城は要塞というだけに留まらず、拠点的なものではその国の政庁として機能する場合もありました。
そこでは刀槍による戦いだけではなく、過酷な政治上の駆け引きも行われたのです。
そんな歴史を運命づける場となった城のひとつが「清洲城」です。
いわずと知れた織田信長の尾張掌握の証にして、その後継者などを決める「清洲会議」の舞台ともなった運命の城です。
今回はそんな清洲城の歴史を概観してみましょう。
清洲城は現在の愛知県清須市に所在した城で、平地に築かれた平城というタイプのものです。
尾張国のほぼ中心に位置し、守護所として機能した時期もありました。
その歴史は古く、応永12(1405)年に室町幕府管領・斯波義重により築城されました。
清洲城が尾張の守護所となったのは文明10(1478)年のことで、それまでの下津城が守護代・織田家の内紛によって焼失したことによる移転でした。
清洲城は一時期、弾正忠家の織田信秀が奉行として入りましたが、基本的には守護代・織田大和守家の居城でした。
これを信長が手にしたのは弘治元(1555)年のことで、主家の織田信友を退けての尾張掌握でした。
信長は家督をめぐって弟の信勝と対立し、戦にもなりますが最終的に永禄元(1558)年、清洲城で謀殺し弾正忠家当主の座を制します。
永禄5(1562年)年には徳川家康との同盟条約を清洲城で締結し、翌年には美濃との決戦に備えて拠点を小牧山城に移転。
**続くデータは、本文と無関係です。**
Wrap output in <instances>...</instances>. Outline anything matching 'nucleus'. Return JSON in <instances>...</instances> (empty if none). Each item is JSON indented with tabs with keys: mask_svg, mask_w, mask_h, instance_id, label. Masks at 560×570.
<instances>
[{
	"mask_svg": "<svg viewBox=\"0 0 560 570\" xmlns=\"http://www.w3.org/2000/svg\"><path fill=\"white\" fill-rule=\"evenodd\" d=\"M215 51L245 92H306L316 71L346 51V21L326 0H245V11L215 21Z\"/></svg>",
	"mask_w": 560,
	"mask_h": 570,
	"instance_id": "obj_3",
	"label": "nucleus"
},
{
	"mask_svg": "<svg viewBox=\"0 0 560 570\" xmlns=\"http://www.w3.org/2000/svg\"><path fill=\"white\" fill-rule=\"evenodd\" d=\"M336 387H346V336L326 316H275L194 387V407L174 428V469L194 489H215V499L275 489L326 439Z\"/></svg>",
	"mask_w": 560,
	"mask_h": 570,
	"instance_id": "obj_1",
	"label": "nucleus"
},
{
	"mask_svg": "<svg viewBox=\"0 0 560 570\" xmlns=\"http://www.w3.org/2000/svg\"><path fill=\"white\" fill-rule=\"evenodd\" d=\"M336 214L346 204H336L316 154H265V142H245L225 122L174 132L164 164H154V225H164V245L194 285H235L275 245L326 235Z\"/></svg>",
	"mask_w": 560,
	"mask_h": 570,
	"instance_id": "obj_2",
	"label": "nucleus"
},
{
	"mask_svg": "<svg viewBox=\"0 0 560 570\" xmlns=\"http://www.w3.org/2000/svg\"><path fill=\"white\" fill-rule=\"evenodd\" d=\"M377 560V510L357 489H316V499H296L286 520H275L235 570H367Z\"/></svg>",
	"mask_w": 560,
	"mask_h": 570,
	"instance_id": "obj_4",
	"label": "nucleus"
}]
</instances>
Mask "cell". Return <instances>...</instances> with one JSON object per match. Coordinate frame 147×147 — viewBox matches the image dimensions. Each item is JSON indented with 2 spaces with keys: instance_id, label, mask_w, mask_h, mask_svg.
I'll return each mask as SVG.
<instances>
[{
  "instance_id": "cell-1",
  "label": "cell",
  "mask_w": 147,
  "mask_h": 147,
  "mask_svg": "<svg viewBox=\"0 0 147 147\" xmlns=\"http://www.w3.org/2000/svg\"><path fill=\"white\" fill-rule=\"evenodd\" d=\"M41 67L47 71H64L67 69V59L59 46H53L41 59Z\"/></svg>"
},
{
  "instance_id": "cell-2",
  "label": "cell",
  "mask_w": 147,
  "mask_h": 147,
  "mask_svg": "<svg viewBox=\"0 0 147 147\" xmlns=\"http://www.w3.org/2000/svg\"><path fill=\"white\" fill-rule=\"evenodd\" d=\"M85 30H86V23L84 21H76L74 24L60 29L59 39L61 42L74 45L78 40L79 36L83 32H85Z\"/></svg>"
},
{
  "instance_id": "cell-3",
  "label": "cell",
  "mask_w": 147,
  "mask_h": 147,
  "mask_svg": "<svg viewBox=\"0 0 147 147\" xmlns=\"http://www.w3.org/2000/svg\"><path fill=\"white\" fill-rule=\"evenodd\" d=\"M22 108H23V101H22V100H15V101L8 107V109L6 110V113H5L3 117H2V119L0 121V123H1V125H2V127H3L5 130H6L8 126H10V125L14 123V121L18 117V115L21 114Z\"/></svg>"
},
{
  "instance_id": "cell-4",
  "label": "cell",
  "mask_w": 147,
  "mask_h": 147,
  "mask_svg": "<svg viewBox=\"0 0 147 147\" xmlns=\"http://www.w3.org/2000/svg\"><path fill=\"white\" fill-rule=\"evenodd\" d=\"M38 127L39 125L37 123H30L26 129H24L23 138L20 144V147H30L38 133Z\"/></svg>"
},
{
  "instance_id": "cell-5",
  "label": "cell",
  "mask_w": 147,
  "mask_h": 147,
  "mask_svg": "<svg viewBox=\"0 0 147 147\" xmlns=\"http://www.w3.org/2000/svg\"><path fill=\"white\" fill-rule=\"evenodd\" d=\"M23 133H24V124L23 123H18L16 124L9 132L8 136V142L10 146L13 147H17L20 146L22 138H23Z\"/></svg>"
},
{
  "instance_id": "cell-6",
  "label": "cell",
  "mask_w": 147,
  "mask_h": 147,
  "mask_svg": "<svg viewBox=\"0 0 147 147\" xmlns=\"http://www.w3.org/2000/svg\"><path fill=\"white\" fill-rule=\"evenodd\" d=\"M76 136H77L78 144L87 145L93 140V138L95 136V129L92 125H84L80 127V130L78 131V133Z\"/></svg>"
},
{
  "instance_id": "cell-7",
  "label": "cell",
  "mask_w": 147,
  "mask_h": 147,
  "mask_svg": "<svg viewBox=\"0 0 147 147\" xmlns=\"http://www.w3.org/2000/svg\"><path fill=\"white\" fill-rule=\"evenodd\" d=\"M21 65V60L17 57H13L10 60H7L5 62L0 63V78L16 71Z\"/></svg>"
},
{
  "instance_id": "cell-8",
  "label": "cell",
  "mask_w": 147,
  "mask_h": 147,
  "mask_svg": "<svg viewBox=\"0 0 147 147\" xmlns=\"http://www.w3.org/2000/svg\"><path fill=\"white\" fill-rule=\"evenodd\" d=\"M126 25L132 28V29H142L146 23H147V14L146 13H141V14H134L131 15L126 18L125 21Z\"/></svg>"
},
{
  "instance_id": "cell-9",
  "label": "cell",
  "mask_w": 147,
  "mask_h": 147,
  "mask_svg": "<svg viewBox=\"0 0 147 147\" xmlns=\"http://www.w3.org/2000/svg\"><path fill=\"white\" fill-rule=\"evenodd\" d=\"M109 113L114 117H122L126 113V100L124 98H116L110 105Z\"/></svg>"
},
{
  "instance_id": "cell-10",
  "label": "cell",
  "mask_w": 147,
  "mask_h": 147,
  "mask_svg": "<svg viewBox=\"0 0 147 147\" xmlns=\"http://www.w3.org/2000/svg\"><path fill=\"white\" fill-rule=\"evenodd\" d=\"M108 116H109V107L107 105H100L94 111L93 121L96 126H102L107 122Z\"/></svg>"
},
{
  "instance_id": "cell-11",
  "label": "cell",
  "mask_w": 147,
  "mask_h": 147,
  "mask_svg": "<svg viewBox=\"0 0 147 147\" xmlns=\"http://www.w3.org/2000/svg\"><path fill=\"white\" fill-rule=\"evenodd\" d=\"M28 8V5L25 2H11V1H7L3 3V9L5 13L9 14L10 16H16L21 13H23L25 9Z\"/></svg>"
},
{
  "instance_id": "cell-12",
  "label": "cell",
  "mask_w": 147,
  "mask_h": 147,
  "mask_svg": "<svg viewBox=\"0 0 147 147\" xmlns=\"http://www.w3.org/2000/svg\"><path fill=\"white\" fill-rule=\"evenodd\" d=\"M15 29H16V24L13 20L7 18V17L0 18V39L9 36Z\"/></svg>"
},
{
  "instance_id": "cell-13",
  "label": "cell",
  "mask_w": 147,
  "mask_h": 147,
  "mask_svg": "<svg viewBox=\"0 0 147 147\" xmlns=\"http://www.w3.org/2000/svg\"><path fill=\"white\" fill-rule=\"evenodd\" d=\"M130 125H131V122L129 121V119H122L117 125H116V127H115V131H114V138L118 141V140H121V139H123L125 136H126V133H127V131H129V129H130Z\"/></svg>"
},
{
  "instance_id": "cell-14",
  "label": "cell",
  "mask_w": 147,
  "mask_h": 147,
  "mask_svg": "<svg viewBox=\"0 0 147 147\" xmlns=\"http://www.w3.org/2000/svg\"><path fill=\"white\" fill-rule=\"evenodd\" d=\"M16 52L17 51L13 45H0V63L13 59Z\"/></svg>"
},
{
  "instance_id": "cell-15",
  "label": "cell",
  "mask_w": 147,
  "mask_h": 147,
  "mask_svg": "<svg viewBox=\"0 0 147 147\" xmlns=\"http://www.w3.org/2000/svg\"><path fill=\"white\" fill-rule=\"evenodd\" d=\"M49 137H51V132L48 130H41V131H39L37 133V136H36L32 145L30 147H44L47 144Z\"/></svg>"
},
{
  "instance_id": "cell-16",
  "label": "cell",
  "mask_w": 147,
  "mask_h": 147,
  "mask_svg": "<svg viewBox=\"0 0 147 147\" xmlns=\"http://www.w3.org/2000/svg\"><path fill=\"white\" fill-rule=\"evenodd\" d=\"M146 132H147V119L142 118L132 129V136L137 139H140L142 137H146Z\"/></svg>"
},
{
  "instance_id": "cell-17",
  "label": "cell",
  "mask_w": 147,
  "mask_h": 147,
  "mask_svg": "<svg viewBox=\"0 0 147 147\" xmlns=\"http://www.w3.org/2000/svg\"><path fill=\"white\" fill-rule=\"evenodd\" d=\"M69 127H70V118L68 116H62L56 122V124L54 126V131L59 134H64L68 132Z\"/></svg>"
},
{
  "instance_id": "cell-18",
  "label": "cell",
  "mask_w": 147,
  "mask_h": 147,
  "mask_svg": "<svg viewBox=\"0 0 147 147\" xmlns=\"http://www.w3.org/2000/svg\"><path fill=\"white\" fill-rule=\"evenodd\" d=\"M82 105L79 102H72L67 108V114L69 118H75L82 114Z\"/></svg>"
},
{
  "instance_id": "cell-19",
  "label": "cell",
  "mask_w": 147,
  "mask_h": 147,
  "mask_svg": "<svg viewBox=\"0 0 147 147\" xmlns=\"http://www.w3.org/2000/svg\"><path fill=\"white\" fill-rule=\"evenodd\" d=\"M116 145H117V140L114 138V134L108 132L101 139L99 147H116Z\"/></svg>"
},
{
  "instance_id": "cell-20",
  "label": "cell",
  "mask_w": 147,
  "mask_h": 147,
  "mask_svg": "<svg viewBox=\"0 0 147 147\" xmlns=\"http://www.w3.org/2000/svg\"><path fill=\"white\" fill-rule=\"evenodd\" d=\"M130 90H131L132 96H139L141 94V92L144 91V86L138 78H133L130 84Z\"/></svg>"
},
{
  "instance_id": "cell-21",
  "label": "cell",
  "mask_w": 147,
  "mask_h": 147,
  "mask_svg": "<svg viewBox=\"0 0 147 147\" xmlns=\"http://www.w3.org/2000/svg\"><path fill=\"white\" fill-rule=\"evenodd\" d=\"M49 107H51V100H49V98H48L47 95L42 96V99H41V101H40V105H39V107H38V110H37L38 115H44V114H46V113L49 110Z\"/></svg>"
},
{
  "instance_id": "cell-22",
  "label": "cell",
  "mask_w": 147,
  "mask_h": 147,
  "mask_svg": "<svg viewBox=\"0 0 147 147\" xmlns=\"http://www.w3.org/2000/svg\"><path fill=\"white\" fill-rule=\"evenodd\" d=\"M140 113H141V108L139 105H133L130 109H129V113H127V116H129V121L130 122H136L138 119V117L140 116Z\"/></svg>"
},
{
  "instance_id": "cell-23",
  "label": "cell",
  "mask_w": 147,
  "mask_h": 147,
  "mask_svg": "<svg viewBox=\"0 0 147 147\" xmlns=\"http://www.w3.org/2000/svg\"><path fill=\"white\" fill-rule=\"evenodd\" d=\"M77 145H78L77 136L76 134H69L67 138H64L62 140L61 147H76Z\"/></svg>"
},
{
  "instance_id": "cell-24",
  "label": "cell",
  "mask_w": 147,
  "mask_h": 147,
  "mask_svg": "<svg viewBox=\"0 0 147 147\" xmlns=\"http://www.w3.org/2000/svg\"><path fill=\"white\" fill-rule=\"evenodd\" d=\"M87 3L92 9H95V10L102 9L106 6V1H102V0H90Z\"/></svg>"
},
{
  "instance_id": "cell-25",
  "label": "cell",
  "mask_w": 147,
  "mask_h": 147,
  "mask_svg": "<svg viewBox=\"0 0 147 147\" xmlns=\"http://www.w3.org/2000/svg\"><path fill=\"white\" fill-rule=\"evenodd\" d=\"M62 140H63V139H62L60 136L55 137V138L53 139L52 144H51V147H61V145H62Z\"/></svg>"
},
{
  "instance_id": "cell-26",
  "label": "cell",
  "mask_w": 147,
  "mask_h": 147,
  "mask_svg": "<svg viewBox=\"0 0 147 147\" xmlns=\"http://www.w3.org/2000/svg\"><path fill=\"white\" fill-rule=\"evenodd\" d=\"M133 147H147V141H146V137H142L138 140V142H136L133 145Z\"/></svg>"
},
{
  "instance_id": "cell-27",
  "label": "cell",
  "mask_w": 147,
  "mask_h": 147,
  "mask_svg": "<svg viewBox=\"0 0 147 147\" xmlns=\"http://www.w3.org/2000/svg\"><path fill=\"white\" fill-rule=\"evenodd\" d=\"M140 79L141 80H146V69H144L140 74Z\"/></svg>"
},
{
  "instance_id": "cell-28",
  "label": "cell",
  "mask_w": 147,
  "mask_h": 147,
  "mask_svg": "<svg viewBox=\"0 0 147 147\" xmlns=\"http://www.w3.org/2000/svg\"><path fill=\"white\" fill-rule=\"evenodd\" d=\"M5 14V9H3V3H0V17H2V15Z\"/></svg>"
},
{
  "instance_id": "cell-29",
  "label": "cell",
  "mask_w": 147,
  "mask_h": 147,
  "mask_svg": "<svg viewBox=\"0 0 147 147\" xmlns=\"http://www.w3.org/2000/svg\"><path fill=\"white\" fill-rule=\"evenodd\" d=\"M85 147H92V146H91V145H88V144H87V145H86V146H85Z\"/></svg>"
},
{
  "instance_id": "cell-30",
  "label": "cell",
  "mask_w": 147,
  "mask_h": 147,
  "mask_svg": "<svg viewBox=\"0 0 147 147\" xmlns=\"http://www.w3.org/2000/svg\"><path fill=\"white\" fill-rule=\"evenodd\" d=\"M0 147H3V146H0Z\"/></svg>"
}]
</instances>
清洲城は城主を置かず将が守備する番城となります。
天正10(1582)年、信長亡き後の織田家の継承問題などを決める清州会議が清洲城で行われ、天正14(1586)年には城主となった信長次男の信雄によって改修を受けます。
豊臣政権下では文禄4(1595)年、福島正則が清洲城主となりましたが、慶長5(1600)年の関ケ原の戦いにおいては東方の拠点のひとつとして使われ戦後は家康四男の松平忠良が城主となりました。
慶長12(1607)年には家康九男・徳川義直が城主となりますが、慶長15(1610)年の遷府命令により清洲城下が名古屋へと移転します。
慶長18(1613)年に名古屋城が完成し、城下移転が完了したことにより清洲城はその役目を終え、廃城となりました。
現在見ることのできる清洲城は模擬天守であり、平成元(1989)年に清洲町制100周年を記念して建てられたものです。
徳川の世では最終的に、尾張の政庁は名古屋城へと集約されていきます。
しかしそれまで尾張の中心的な城として、清洲城は象徴的な役割を果たしてきたことがうかがえます。
清洲城は西へは京都、東へは鎌倉、そして伊勢街道や中山道にも合流する交通の要衝でした。
信長が織田宗家から清洲城を奪取したこと、家康との同盟締結の場となったこと、秀吉が織田家の後継として発言力を高めた清洲会議が行われたこと等々、重要な出来事の舞台となっています。
特に織田氏時代にその傾向が顕著で、この城こそが尾張の中心という観念が強かったことをうかがうことができます。
織田氏の歴史の転換点に深く関わった清洲城。
いまの姿は現代の模擬天守としての再建ですが、まさしく運命の城と呼ぶにふさわしい重要性をもっていたことがいえるでしょう。
信長にとっても天下への道を確かなものにした、特別な城だったのではないでしょうか。